━━ Bacaan

Tapi jika terkait ToT, saya lebih percaya kelompok barat (termasuk Korsel & Swedia). Tender bisa ningkatin tawaran ToT & rendahin harga beli.
Artikelnya apa komentarnya lain.
Sales gripen ya om? Hehehe
Saya jg tertarik dgn deal TOT su-35, kira2 Rusia beri apa.
Bener tuh om Lesus, kalau dilihat2, malah Rusia biasa aja promonya dibanding kompetitor lain.
Tebak2, knp su-35, Kasau sendiri yg blg kalau AU demen dgn performa Su yg sdh dimiliki. Tentu saja ini bs didebat, tp siapa yg menjadi operator?? Kita2 hanya pengamat.
Sales sukhoi ya om? Hihihihi
Rusia hanya tertarik uang kita, ngak peduli yang namanya ToT
Maintenance kok dikatakan ToT ? lucu banget deh
Sampai sekarang tidak ada bukti satupun ToT dari rusia
jadi maaf saja, saya sama sekali ngak percaya
yang demen itu Kasau sendiri atau Penerbangnya ?
karena pada saat airshow kemarin, coba saya tanyai, pilot T-50 yang juga mantan penerbang F-5 lebih menyukai Gripen, Typhoon atau F-16, karena lebih nyaman dipakai (comfortable)
Di Indonesia Su-35 turun pangkat menjadi Generasi 4.0 saja
karena yang ++ (Gen 4.5) tidak dapat dipakai
++ tersebut adalah Network Centric, Sharing data dari Pesawat ke Ground atau Kapal, karena Teknologi Rusia dan NATO tidak kompatible
@arief
Loh,,,gue fans boynya gripen oom
Hahaha..sorry om, jangankan sales, fans sukhoi jg bkn. Cuma ya errik saja komentarnya apa, artikelnya apa.

━━━━
━━ Cuplikan entri

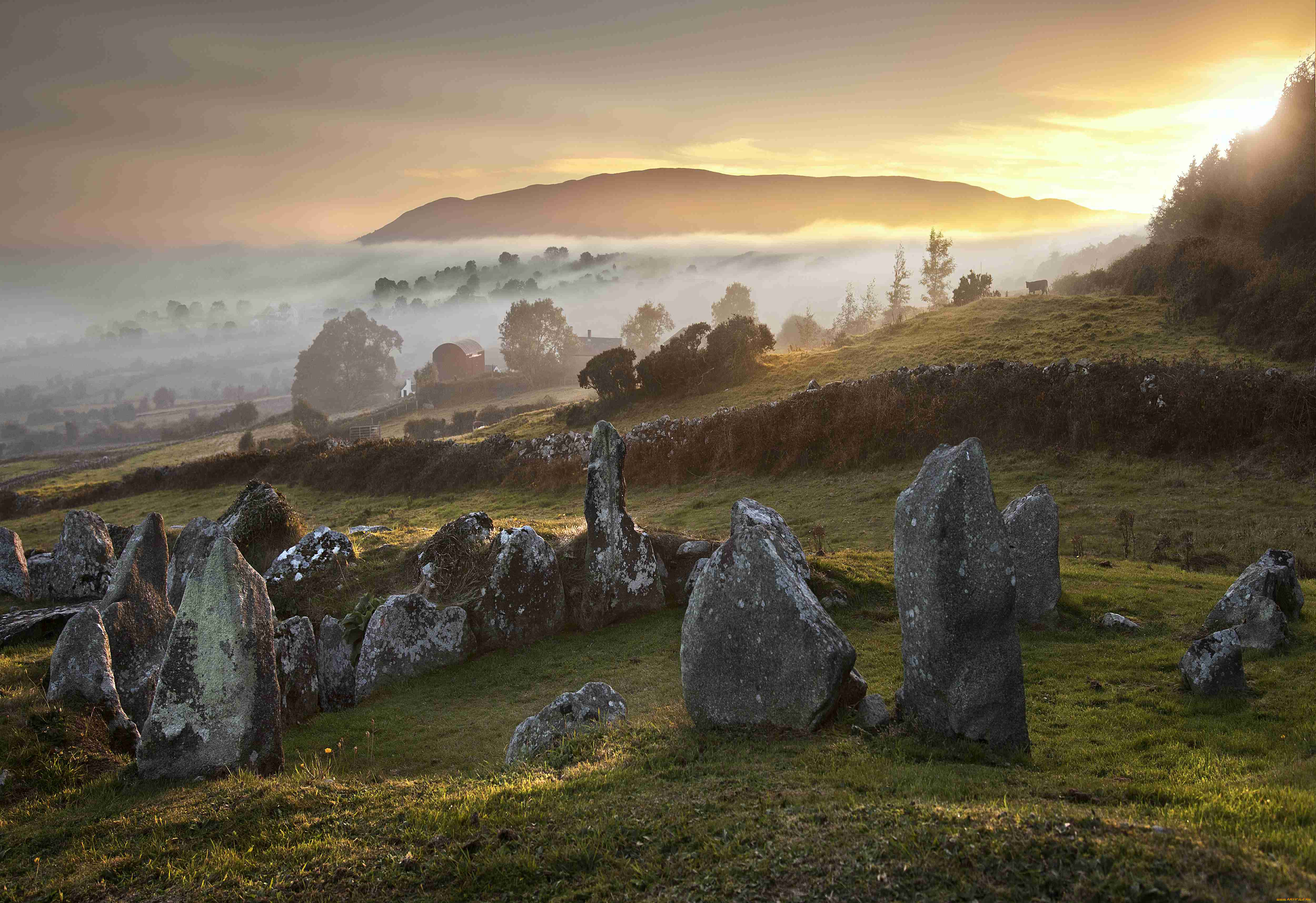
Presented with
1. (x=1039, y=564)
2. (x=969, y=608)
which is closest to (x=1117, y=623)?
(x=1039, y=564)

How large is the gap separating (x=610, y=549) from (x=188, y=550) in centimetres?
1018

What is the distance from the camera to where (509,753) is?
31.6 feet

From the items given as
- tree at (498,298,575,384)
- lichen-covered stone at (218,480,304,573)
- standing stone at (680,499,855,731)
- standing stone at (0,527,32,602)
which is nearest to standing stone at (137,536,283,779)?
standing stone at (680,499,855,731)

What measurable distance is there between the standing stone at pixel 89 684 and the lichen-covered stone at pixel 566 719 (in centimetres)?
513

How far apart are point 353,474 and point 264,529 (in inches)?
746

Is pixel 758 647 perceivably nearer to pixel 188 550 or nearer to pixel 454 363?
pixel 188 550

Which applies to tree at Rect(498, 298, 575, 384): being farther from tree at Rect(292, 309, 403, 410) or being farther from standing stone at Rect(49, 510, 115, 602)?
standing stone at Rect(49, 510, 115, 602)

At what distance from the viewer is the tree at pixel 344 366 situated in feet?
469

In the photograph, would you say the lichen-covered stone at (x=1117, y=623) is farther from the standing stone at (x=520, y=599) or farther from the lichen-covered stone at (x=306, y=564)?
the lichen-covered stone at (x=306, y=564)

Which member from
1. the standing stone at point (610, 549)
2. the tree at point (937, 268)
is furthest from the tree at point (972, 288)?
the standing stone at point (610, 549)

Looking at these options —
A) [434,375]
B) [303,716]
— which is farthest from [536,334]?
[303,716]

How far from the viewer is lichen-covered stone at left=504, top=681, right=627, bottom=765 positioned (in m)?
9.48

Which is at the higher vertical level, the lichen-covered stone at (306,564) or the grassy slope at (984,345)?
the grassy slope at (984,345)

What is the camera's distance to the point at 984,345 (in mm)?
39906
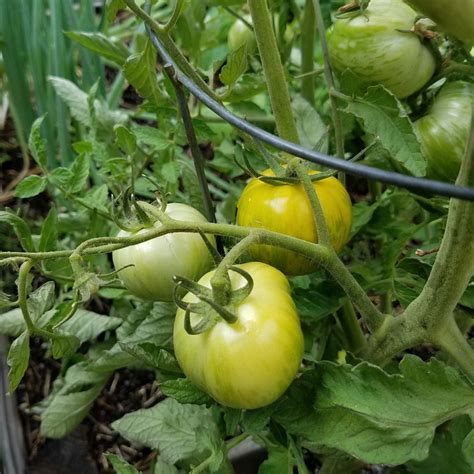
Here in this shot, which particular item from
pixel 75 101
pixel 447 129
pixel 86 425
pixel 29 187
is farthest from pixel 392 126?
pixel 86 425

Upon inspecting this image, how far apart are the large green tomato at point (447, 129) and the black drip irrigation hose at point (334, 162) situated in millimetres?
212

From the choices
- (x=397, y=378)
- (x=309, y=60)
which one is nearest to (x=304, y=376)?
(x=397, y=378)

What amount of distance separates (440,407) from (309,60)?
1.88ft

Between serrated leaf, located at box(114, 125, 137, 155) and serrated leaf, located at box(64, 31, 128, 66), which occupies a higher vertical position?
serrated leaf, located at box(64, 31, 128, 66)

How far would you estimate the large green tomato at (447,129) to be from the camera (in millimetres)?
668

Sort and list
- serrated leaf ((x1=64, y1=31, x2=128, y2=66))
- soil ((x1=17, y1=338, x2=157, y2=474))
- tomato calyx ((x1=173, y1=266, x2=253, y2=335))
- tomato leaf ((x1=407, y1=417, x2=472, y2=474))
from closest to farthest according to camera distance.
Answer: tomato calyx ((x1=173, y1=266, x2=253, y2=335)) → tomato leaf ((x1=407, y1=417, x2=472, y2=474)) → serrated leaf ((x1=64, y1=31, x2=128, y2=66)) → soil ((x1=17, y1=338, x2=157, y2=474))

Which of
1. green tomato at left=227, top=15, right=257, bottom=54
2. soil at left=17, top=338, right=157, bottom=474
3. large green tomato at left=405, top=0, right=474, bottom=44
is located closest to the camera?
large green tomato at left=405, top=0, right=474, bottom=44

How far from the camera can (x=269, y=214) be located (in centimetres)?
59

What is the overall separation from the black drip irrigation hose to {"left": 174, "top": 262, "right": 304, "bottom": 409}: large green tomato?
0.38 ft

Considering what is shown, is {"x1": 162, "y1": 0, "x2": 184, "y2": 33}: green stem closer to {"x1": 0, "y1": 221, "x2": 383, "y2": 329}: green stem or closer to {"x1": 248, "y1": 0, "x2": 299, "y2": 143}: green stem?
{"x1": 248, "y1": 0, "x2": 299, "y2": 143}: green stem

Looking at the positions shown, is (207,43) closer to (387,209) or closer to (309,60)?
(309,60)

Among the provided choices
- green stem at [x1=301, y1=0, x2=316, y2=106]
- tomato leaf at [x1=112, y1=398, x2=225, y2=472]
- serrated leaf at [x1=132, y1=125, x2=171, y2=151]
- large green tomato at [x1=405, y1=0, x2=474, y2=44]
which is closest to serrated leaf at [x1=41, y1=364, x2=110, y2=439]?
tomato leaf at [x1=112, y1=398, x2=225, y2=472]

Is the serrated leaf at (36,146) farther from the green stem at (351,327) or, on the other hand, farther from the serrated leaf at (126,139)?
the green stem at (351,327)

━━━━

(Soal)
Jawab pertanyaan berikut berdasarkan bacaan.
1. Menurut bacaan, siapa yang mengatakan bahwa AU menyukai performa Su yang sudah dimiliki?
2. Pesawat apa saja yang lebih disukai pilot T-50 yang ditanyai saat airshow, dan apa alasannya?
3. Mengapa Su-35 di Indonesia disebut turun pangkat menjadi Generasi 4.0?

(Jawaban)
1. Kasau.
2. Gripen, Typhoon, atau F-16, karena lebih nyaman dipakai.
3. Karena kemampuan Gen 4.5, yaitu Network Centric atau berbagi data dari pesawat ke darat atau kapal, tidak dapat dipakai. Teknologi Rusia dan NATO tidak kompatibel.